Text segment =>
Last week Paul Romer crashed out of his position as Chief Economist at the World Bank. He had already been isolated from the rest of the World Bank’s researchers for criticizing the reliability of their data. It seems there were several bones of contention, including the accusation that Chile’s current social democratic government falsified data contributing to some of its development indicators. Romer’s allergic reaction to the World Bank’s internal research processes has wider implications for how we think about policy research in international NGOs.
One of the big picture issues was education attainment data. In development policy, years of access to education has been a popular proxy for investment in human capabilities. So great has been the reliance on this measure that countries have perversely been able to increase their ‘score’ on the Human Development Index simply by raising their compulsory school age without any demonstration that forcibly keeping kids in school will benefit them. Romer wanted to focus more on measures of educational quality.
The tensions between Romer and the World Bank’s ‘in-house’ economists will be familiar to researchers who have tried to navigate between academia and public policy. Academia, for all its distortions, does not require scholars to defend each and every study or dataset produced by themselves, their colleagues or institutions as true. Indeed, openness to refutation and correction can, in the right context, contribute to one’s reputation as a scholar.
By contrast, careers can be made and lost based on the credibility of public policies in more politicized settings – policies that are frequently ultimately judged on rough and ready survey measures. Challenging the data inevitably means challenging many of the policies justified by the data.
I think Romer’s reaction may bear on the running debate between private philanthropy and government-based foreign aid. For example, for some years, foundations like GiveWell and Giving What We Can have encouraged private donors to support charities that can do the most good in the world for the least cost. Due to the relatively small costs of extending life and improving quality of life in the developing world, they have tended to steer people towards foreign aid charities that either give money directly to the poorest or provide health interventions to vulnerable populations.

Supplied records =>
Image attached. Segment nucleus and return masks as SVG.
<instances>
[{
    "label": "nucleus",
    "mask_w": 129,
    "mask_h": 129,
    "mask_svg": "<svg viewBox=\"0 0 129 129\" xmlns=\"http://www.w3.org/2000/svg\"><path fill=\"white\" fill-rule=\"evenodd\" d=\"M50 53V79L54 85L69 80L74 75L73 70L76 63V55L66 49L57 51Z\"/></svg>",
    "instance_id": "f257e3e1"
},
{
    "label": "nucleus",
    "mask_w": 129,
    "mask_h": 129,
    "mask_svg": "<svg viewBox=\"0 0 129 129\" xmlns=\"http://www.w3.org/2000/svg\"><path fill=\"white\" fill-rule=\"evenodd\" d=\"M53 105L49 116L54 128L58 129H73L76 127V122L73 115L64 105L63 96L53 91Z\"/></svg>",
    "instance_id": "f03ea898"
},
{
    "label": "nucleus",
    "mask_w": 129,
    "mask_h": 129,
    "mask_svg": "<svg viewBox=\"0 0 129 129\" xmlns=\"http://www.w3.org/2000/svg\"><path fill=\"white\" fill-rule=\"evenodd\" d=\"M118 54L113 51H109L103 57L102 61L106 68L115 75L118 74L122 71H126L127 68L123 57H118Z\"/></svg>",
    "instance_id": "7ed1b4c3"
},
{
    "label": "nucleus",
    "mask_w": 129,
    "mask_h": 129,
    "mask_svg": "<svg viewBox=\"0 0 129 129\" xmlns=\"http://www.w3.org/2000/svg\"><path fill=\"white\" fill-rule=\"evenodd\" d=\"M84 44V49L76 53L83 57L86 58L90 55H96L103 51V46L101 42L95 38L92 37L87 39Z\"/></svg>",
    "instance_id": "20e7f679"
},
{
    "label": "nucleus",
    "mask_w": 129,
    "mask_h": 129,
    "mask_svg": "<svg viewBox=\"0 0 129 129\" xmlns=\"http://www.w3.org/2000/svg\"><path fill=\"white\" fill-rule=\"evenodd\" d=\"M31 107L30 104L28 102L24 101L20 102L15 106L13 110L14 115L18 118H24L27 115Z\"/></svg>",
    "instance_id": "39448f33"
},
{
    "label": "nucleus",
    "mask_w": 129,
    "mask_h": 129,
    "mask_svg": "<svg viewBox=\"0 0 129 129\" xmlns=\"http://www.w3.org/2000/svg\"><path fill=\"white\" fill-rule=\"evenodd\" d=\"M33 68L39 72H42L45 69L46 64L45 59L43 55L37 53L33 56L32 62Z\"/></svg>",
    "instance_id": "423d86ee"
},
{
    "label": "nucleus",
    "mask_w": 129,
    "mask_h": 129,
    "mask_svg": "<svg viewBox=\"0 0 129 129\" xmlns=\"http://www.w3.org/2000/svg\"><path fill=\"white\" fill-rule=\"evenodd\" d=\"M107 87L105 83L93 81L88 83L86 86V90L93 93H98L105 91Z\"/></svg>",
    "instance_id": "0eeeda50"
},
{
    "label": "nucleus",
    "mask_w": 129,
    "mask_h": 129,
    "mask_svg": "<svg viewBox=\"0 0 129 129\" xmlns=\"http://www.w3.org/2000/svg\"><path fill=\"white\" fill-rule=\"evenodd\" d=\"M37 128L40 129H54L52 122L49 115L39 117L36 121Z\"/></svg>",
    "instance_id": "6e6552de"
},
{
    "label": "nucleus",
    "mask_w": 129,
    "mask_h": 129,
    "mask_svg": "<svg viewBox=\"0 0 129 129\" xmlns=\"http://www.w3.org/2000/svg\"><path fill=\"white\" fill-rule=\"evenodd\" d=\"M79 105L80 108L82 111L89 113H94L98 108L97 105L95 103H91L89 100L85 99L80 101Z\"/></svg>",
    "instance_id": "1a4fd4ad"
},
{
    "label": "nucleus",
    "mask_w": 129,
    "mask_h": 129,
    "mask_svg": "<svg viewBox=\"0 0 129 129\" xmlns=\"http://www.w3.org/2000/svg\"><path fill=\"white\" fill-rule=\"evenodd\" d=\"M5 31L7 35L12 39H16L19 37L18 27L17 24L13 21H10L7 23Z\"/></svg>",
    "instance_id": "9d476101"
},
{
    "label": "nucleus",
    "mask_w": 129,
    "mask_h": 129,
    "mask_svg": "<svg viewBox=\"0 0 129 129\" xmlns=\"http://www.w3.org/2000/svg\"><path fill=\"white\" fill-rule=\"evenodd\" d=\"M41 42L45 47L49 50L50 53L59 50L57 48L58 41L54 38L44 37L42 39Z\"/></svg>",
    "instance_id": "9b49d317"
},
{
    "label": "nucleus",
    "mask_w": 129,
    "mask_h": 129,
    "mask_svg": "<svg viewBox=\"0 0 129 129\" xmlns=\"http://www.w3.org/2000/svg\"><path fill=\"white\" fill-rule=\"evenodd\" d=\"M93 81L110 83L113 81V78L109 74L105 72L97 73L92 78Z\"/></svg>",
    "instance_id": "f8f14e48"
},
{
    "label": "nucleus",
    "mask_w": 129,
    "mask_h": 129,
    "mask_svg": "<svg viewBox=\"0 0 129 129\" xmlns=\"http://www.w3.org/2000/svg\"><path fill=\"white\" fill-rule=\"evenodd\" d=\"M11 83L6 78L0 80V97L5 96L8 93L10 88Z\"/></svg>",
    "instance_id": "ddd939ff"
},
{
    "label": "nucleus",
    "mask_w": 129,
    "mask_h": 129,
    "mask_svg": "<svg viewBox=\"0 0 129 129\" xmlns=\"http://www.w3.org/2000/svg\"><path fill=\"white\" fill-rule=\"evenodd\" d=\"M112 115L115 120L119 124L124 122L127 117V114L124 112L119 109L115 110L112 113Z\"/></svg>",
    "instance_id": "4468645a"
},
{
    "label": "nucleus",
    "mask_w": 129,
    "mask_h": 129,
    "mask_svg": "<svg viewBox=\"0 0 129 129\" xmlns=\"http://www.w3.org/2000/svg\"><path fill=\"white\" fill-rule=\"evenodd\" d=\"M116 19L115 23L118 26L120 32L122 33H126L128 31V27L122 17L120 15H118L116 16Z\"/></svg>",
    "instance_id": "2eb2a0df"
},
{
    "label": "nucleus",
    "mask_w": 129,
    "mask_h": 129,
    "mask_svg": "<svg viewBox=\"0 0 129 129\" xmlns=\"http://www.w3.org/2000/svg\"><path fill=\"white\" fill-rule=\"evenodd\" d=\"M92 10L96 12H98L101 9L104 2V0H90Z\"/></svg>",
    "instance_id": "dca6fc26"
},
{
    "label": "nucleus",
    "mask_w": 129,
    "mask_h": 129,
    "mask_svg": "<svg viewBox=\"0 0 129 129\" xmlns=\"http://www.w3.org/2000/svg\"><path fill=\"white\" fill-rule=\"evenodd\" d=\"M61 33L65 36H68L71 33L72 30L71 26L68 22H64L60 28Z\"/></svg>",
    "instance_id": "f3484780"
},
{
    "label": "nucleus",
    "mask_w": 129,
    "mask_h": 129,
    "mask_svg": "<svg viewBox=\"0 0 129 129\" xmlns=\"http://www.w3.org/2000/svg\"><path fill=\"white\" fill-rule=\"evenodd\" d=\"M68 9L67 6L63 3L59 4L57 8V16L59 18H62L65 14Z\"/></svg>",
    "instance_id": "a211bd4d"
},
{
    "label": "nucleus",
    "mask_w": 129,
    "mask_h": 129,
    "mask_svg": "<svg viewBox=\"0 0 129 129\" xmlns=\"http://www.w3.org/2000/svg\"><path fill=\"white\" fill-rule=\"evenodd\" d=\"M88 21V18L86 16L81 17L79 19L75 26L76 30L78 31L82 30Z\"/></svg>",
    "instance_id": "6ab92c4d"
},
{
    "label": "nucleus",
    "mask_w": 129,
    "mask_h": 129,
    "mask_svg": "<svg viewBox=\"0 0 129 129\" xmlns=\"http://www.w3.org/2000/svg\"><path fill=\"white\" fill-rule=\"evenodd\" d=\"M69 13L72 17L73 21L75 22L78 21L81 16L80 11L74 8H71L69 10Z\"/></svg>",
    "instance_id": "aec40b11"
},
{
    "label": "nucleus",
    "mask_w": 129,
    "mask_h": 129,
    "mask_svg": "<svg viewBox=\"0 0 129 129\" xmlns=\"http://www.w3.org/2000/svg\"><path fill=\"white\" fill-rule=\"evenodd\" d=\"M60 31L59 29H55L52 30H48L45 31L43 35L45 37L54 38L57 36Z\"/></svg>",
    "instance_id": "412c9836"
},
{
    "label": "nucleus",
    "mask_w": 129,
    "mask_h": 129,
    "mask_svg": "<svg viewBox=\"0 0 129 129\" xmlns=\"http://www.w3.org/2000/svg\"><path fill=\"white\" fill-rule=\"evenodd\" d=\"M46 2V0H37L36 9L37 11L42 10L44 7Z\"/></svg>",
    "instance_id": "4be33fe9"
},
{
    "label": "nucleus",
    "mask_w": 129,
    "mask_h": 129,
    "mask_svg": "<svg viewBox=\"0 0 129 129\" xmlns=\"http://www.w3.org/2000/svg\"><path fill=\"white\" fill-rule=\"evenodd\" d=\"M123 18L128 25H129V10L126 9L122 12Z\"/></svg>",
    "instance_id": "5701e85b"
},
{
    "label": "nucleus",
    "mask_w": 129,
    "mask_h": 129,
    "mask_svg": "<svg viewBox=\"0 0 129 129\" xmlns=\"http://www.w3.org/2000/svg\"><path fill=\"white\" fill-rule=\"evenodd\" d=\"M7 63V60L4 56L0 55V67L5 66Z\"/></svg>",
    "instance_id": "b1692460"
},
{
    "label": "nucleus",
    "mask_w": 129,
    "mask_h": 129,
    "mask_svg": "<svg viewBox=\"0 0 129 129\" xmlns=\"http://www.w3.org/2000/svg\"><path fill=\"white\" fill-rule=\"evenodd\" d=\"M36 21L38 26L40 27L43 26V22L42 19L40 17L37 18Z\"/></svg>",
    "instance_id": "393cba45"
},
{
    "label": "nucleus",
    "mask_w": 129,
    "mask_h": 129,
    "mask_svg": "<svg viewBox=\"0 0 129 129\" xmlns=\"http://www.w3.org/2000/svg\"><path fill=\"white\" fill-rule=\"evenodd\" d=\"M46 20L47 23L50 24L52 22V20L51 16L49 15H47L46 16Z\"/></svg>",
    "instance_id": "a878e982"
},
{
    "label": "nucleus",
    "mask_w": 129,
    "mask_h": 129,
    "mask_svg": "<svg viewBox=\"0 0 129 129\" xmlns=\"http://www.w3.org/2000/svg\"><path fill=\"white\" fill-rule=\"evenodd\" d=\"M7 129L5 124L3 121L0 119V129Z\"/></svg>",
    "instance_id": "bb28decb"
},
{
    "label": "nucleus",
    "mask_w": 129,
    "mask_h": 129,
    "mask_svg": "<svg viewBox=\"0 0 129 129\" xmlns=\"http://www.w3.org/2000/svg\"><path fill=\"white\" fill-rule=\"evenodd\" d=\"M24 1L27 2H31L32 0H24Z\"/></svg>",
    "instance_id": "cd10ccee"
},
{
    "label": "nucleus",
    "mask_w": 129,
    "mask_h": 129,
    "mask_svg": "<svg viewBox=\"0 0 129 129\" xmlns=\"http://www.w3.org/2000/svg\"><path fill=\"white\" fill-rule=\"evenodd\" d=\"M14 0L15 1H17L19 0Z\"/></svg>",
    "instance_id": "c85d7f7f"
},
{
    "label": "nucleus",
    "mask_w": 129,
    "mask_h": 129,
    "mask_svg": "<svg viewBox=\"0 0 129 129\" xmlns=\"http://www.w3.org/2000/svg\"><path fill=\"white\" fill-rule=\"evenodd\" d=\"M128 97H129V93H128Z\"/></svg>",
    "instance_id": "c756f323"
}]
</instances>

Work instruction A => Rewrite the part of the piece on Paul Romer that opens with the words containing "One of the big" and closes with "of educational quality.", replacing "Human Development Index" with "Education Index".
Work instruction B => Carry the piece on Paul Romer forward from its final sentence.

Task result A =>
One of the big picture issues was education attainment data. In development policy, years of access to education has been a popular proxy for investment in human capabilities. So great has been the reliance on this measure that countries have perversely been able to increase their ‘score’ on the Education Index simply by raising their compulsory school age without any demonstration that forcibly keeping kids in school will benefit them. Romer wanted to focus more on measures of educational quality.

Task result B =>
Despite enthusiasm amongst many young educated idealistic ethicists and Silicon Valley technologists, this effective altruism movement faces skepticism, from philosophers who see it as too reductionist, and economists who see their approach as naïve, simplistic and ignorant of the harm that good intentions can produce.
Perhaps the most plausible and prominent criticisms come from Angus Deaton, a Nobel Prize winning economist who has specialized in development and public health. Part of Deaton’s critique stems from his concerns with the excess weight that effective altruists tend to place on experimental evidence (randomized field trials are currently a favored research method in international development). The other part is a feeling that private philanthropy is reduplicating the work of government-backed NGOs like the World Bank but in a more amateurish way. According to Deaton, they are re-inventing the wheel, but badly:
[T]he World Bank, the U.S. Agency for International Development, and its European counterparts use the same evidence GiveWell does, and they help to create more. They are also infinitely better organized and funded than the NGOs, so if it were possible to use this sort of evidence to eliminate global poverty, they would be better placed to do so than a handful of wealthy individuals working through NGOs.
In light of Romer’s trouble at the World Bank, I suggest that there is a genuine role for independent NGOs. In so far as private philanthropy ends up duplicating some of the research and activities of these agencies, they could be considered to be ‘replications’ of public agencies that should give greater confidence to their activities. When they deviate, it could reflect error or different priorities. But it could also show areas where independent charities can take into account information that public agencies have so far been unable to include for internal political reasons. Infinitely better organization and resources may yet turn out to be less effective if the internal logic of the agency excludes outside perspectives and the reflectiveness that is more commonly found in scholarly enterprises.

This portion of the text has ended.